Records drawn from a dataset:
=== Begin Enclosure ===
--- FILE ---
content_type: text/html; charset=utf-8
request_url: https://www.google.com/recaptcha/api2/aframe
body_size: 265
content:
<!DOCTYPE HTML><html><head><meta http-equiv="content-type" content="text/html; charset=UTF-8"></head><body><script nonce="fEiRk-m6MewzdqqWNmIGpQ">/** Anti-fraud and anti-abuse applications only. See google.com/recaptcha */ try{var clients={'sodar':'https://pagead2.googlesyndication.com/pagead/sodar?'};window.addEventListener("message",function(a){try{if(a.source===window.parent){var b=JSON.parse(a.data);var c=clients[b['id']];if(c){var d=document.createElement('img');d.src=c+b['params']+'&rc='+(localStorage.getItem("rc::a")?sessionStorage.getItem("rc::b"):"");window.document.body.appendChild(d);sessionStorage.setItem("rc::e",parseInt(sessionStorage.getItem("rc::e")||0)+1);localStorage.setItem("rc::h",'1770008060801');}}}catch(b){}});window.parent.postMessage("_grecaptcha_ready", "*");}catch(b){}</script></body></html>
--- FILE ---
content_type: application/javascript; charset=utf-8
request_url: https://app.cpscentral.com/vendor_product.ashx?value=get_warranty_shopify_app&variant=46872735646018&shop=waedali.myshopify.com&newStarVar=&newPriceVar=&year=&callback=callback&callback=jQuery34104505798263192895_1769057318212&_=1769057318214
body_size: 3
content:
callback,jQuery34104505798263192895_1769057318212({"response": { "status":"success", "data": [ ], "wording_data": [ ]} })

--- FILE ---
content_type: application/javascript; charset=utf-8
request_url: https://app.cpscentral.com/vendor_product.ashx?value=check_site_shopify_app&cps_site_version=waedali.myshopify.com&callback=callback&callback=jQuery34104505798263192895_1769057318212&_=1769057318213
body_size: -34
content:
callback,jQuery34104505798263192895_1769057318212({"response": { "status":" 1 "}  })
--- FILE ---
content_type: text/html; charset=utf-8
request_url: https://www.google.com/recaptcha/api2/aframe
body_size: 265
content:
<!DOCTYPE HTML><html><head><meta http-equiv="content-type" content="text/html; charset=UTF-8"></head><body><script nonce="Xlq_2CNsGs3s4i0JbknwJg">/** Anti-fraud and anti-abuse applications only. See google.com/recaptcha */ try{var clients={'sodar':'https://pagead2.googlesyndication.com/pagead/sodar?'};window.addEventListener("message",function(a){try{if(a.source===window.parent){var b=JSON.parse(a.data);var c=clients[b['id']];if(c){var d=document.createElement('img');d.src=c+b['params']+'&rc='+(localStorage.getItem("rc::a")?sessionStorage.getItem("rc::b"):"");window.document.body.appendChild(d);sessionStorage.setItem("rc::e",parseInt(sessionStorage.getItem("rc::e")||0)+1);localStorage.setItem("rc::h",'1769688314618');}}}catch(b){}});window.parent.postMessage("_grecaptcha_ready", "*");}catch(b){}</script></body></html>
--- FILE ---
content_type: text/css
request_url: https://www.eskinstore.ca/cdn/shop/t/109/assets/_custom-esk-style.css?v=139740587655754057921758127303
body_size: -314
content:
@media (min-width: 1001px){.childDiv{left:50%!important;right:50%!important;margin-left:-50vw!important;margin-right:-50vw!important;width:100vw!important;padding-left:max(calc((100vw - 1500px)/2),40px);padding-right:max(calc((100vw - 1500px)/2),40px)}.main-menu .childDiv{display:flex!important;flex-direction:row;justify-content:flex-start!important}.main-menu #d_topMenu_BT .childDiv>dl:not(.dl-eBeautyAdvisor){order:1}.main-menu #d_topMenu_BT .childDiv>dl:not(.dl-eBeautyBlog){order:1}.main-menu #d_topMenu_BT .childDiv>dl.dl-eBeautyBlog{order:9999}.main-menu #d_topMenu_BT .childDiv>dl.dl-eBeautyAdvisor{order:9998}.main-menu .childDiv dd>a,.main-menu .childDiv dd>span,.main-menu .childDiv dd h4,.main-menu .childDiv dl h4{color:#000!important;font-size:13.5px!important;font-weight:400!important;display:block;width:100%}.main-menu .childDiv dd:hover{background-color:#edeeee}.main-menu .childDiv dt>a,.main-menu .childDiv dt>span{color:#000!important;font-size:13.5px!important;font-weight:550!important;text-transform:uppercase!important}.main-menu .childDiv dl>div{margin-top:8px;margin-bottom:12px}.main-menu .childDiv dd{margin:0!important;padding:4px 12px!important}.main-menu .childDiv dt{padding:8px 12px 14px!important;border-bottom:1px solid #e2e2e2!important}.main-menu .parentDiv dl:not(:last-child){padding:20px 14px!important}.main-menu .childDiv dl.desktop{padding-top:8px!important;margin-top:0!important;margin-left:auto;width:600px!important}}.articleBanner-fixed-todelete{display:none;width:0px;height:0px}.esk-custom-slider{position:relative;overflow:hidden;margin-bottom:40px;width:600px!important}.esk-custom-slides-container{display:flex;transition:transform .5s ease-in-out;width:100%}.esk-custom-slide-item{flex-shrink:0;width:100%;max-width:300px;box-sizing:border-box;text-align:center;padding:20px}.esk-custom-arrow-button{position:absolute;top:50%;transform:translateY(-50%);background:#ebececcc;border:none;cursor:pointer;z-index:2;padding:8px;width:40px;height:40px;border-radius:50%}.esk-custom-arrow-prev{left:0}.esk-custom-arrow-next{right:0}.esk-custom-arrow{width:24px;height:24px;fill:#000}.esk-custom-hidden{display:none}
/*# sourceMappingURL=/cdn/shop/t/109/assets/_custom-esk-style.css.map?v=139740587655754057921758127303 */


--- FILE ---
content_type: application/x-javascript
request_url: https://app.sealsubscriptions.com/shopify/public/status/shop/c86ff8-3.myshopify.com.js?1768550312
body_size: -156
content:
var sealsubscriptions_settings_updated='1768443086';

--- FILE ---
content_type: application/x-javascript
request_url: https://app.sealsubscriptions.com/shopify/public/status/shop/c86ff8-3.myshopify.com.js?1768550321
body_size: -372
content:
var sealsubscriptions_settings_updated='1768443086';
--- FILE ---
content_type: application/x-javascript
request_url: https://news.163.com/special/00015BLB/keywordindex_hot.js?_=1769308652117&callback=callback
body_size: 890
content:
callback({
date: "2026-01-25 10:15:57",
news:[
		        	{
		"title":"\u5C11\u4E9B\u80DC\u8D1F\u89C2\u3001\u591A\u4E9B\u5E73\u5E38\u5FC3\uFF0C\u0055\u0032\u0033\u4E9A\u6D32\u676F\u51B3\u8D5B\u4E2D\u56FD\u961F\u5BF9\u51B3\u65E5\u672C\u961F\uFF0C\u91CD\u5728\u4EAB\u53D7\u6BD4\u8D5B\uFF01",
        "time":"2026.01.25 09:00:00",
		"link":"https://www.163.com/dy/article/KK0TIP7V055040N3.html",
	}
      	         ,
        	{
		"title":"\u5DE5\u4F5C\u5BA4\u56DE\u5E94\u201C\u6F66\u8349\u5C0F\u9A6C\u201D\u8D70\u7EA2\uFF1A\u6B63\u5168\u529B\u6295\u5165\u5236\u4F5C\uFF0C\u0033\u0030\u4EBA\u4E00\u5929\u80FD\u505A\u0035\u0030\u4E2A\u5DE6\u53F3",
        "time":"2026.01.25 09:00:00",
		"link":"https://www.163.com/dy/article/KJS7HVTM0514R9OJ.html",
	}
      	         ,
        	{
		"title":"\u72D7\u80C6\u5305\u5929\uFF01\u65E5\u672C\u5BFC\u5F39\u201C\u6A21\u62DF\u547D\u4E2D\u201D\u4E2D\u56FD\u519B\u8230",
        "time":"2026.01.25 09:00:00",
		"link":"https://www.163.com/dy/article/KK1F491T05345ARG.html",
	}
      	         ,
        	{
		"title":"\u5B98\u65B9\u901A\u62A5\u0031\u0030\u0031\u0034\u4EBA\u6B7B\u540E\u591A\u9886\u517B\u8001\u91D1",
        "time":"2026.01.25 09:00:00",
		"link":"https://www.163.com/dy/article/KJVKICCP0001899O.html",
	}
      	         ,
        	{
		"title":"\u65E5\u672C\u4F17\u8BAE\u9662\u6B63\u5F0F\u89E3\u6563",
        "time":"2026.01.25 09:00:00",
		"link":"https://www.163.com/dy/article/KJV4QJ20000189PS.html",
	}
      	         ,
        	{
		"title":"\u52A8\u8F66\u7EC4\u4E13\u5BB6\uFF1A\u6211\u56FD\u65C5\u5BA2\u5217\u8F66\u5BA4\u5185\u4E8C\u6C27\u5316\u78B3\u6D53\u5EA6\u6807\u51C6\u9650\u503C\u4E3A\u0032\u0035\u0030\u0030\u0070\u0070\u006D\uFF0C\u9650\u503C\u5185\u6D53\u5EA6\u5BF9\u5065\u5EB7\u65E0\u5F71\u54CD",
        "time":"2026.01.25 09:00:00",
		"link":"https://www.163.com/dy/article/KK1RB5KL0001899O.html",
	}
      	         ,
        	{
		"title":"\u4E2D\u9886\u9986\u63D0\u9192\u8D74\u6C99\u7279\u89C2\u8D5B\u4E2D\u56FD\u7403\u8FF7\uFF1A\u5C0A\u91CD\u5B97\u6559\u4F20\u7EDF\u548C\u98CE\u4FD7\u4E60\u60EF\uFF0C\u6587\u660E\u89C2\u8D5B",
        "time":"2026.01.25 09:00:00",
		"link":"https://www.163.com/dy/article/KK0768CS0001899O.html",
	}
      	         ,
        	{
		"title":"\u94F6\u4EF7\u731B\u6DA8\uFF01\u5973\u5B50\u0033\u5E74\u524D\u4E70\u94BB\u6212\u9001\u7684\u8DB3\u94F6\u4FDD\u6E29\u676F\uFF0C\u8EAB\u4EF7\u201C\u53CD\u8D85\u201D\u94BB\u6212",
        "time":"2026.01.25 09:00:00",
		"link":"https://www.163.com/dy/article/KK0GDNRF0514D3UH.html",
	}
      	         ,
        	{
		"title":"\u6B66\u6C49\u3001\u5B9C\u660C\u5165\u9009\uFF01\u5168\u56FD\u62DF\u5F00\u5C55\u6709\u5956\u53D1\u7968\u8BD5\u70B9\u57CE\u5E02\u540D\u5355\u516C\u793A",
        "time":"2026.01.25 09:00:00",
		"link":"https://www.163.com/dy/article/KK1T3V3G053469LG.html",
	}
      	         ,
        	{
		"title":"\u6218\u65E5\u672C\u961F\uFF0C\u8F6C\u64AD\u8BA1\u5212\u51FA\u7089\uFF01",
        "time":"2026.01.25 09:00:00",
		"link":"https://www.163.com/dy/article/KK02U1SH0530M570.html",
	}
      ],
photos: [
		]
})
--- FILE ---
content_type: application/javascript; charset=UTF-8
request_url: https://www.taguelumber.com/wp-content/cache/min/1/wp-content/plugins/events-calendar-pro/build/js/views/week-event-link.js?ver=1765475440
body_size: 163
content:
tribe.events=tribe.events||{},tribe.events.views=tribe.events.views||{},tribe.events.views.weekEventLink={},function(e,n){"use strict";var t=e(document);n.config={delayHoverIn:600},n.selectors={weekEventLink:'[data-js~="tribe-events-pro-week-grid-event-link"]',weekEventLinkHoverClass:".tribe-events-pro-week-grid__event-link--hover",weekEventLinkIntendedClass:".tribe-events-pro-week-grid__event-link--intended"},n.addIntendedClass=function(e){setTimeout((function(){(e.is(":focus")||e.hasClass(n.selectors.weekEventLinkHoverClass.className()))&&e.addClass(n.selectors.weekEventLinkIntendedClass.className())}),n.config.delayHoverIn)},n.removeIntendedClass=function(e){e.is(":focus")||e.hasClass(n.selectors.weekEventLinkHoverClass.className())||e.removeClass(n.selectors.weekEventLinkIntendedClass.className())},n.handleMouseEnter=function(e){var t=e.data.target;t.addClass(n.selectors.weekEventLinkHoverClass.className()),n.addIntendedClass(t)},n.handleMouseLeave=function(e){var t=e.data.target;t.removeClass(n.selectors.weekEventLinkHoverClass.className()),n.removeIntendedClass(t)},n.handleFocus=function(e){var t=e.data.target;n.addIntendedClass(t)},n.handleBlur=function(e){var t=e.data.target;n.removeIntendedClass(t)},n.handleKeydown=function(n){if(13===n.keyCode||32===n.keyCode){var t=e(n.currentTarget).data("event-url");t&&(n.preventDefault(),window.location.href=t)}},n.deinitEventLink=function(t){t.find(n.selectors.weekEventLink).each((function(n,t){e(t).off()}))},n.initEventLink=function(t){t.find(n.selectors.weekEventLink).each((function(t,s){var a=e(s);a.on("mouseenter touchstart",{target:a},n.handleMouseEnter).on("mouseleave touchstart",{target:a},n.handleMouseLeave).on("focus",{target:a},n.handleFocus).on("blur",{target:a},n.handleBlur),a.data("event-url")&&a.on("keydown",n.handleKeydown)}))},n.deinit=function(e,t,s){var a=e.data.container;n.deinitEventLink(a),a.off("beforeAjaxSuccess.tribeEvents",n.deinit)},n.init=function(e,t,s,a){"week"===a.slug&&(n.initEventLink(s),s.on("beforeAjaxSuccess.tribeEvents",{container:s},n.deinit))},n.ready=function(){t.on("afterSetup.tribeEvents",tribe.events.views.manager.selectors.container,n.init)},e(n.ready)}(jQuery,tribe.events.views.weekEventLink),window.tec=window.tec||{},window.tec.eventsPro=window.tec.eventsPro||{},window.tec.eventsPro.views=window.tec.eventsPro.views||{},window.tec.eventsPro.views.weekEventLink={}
=== End Enclosure ===
Assignment:
Only a number is expected here: the count of lines in the records above that include the word "equiv".

Result for this task:
2